Et si EDF investissait vraiment en France ?
Si vous lisez assidûment mes billets, vous savez qu’à plusieurs reprises, je
me suis étonné de voir l’EDF, société nationale, investir à l’étranger et pas
assez en France. Dans ces investissements, dont la plupart ont été
malencontreux, on peut citer ceux effectués dans divers pays d’ Amérique du
Sud, dont EDF s’est désengagée depuis avec des pertes, ceux effectués en Italie,
dont EDF s’est sortie très difficilement et à coût maximum, en Egypte, investissement revendu
récemment avec une plus-value, et même au Laos, où EDF est engagée dans un
projet gigantesque de barrage hydroélectrique dont nous, usagers, ne verrons
jamais la couleur de l’électricité produite. Récemment encore, il y a quelques
semaines, EDF s’est engagée, avec l’aval de son conseil d’administration, et donc
de son ministre de tutelle, dans une prise de participation en Suisse.
Je comprends parfaitement que la nouvelle règle du jeu, sur un terrain de
jeu qui s’est élargi de la France à l’Europe, est, pour toutes les sociétés
nationales, de s’étendre à l’étranger, de reprendre d’autres sociétés nationales
dans les pays plus petits, ou de trouver des accords de coopération. Car, en
sens inverse, l’ouverture du marché va se traduire pour EDF par une perte
progressive de sa part du marché français, comme cela s’est produit déjà pour
France Télecom, ou se produira pour la Poste ou la SNCF. C’est d’ailleurs cette
ouverture d’un marché européen bien plus vaste qui justifie pour moi , sur le
plan financier, la privatisation d’EDF. Mais aller investir en Amérique du Sud
ou au Laos n’a pour moi aucun sens, du moins tant qu’EDF est une société
nationale dont la mission est avant tout d’éclairer ou de chauffer les
Français. Et pourtant, tout ceci a été fait avec l’aval des gouvernements successifs.

◆ EXTRAIT DE DONNÉES:
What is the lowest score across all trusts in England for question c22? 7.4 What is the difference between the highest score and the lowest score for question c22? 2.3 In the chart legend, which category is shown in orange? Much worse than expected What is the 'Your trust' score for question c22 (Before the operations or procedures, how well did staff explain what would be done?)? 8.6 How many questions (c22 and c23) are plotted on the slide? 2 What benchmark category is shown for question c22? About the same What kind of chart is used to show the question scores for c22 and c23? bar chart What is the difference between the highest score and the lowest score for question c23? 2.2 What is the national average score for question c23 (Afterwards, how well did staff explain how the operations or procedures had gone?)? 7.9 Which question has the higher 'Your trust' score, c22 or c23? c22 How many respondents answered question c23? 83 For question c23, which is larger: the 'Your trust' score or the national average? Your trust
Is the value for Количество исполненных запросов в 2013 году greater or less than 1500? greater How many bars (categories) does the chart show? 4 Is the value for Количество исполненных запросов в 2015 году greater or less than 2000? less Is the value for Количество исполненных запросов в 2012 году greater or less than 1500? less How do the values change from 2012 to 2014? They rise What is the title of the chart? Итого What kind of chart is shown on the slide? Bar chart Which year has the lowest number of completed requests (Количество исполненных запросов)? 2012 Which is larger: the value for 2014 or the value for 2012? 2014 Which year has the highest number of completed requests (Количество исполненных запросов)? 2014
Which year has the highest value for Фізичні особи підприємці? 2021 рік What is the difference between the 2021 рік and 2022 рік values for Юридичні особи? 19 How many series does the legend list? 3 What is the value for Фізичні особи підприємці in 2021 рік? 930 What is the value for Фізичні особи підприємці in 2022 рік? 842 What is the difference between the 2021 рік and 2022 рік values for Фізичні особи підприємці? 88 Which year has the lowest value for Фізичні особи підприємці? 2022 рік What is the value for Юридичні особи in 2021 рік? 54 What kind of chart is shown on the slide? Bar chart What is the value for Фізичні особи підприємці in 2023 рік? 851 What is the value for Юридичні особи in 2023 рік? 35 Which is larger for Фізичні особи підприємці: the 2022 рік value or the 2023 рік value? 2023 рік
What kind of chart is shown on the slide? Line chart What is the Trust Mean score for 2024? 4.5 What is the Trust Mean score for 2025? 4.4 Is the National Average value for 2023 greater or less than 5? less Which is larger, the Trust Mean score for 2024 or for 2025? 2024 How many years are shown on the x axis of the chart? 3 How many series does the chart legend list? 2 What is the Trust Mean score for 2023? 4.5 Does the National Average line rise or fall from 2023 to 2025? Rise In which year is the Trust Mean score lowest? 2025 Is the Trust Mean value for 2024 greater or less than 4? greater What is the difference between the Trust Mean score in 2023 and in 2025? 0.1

◆ QUESTIONS D'ÉTUDE:
- A) Selon le billet sur les investissements d'EDF, pourquoi l'auteur estime-t-il qu'investir en Amérique du Sud ou au Laos n'a aucun sens ? Répondez en une à trois phrases.
- B) Poursuivez le billet sur les investissements d'EDF à partir de l'endroit où il s'arrête.

◆ VOS RÉPONSES:
- A) EDF est encore une société nationale, et sa mission est avant tout d'éclairer ou de chauffer les Français. Tant qu'elle conserve ce statut, de tels investissements n'ont, à ses yeux, aucun sens.

- B)
Comprenne qui pourra !
Je suis donc particulièrement satisfait que le Premier ministre, dans ses conditions
pour l’ouverture du capital, impose la signature d’un contrat de service public
contraignant, qui nous assure qu’EDF n’ira pas prioritairement investir ailleurs
qu’en France, et qui définira ses obligations vis-à-vis de ses clients et
actionnaires. Je suis également très satisfait qu’il impose à EDF un budget
d’investissement élevé pour assurer cette mission de service public. L’expérience
de l’hiver dernier a montré que les moyens de productions d’EDF étaient limités
pour couvrir les besoins de pointe, ce qui correspond bien à ma perception
qu’EDF avait investi ailleurs l’argent qu’elle aurait dû investir en France.
L’augmentation de la demande, à raison de 2/3 pct par an, n’est, à mon sens, pas
couverte non plus par des investissements nouveaux, et il est dommage que ce
soit la filiale réseau RTE (le RFF de l’EDF) qui ait desserré ce lièvre.
L’autre inquiétude que j’ai, pour avoir assisté à une conférence sur le
remplacement des centrales nucléaires, est qu’il y aura un trou de plusieurs
années pendant lesquelles EDF n’aura pas assez d’électricité pour satisfaire
les besoins des Français, entre la mise en service de l’EPR de Flamanville et le
programme énorme de renouvellement des centrales nucléaires qui devrait prendre
la suite quasi immédiatement. Car si la France a eu l’intelligence de miser
massivement sur le nucléaire il y a trente ans, cela veut dire que le programme
de remplacement devra être tout aussi massif, avec les difficultés financières
et opérationnelles que cela va provoquer. Sans compter que la proximité de Peak
Oil va provoquer un transfert de la demande vers l’électricité, non encore pris
en compte par EDF dans ses plans.
Dans ces conditions, il faut être un peu fou pour aller investir son argent
au Laos !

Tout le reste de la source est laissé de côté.